Historically built on Procurement, Operations and Logistics foundations; Supply Chain Management exceeds these traditional concepts. Supply Chain Management is involved with integrating three key flows, between the different stages, across the boundaries of the companies:
- Flow of information
- Product / materials
- Founds
Members of the supply chain act as partners who are <<linked>> together through both physical and information flows. It is this that makes an effective supply chain. The flows that involve the transformation, movement, storage of goods and materials and money are called <<physical flows>>. These flows are easily visible.

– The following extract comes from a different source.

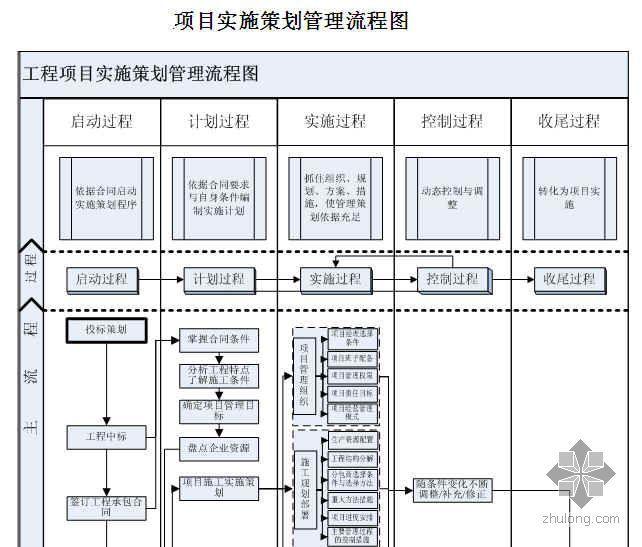 项目实施策划管理流程图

The physical flows are reinforced by information flows. Information flows are used by the various supply chain partners to coordinate their long-term plans, as well as efficiently control the day-to-day flow of goods and material to the supply chain. In essence, the supply chain enables the flow of products, services, and information goes both up and down the chain. Successful integration or coordination of these three flows produces improved efficiency and effectiveness for business organizations. (1)

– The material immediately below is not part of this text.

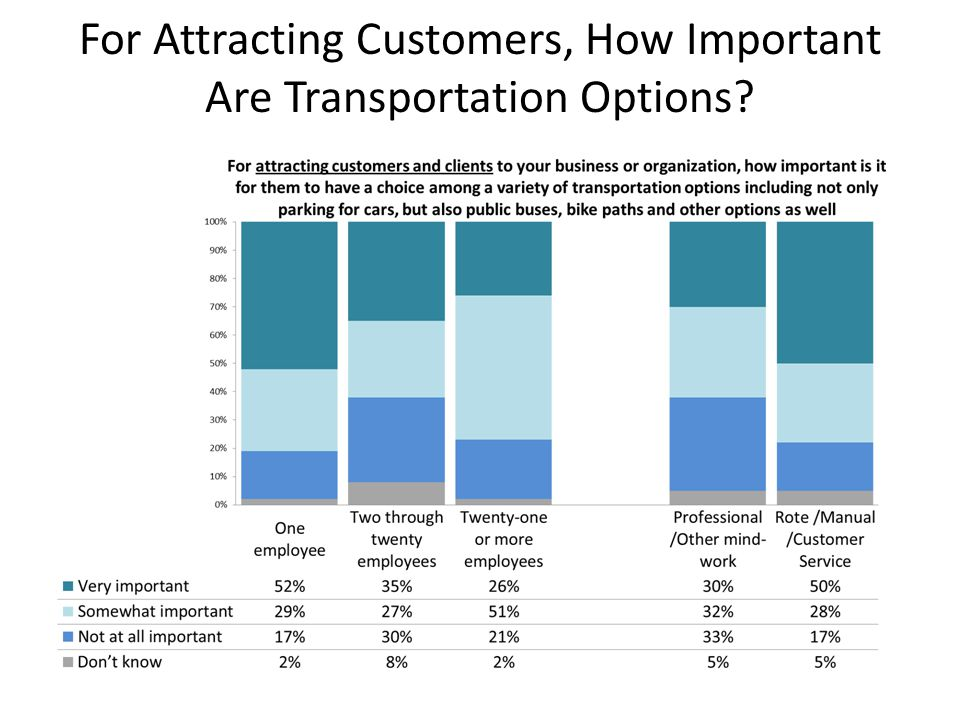 For Attracting Customers, How Important Are Transportation Options?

Figure 1.1 shows a traditional seller-buyer relationship (a) and a basic supply chain (b).
Generalized Supply chain model
The general concept of an integrated supply chain is typically illustrated by a line diagram that links participating firms into a coordinated competitive unit. A conventional supply chain is shown in Figure 1.4. It is a chain of firms that are involved in providing a product or service, each firm performing its own functions that begins activities with a customer order and ends when a satisfied customer has paid for his or her purchase. Generally more than one player is involved at each stage.

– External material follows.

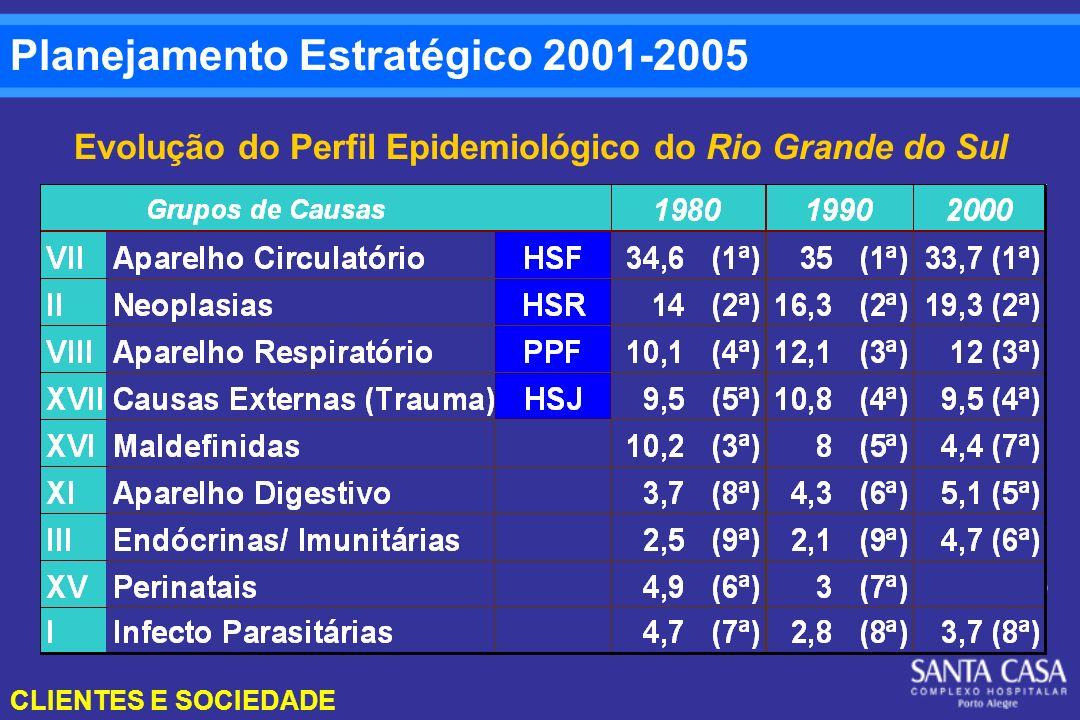 Evolução do Perfil Epidemiológico do Rio Grande do Sul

A manufacturer may receive materials from several suppliers and then supply several distributors. Thus, most supply chains are actually networks.
The number of stages included should meet the primary purpose for the existence of the supply chain, i.e. is to satisfy customer needs.
It is in the process that the organization generates profits for itself. A typical supply chain may involve a variety of stages. These supply chain stages include:
Customers
Retailers
Wholesalers / Distributors
Manufacturers
Component / Raw material suppliers
In materials management, most participants performed as buyers and sellers independently of other firms supplying to the buyer. Supply chain management differs in the sense that its efforts involve individual firms taking steps to improve the flow of information with its suppliers and reduce the variation in business processes and practices between the firms that form the supply chain. In essence, the supply chain concept tries to make each participant in the chain more efficient by coordinating their efforts towards a common goal.(1)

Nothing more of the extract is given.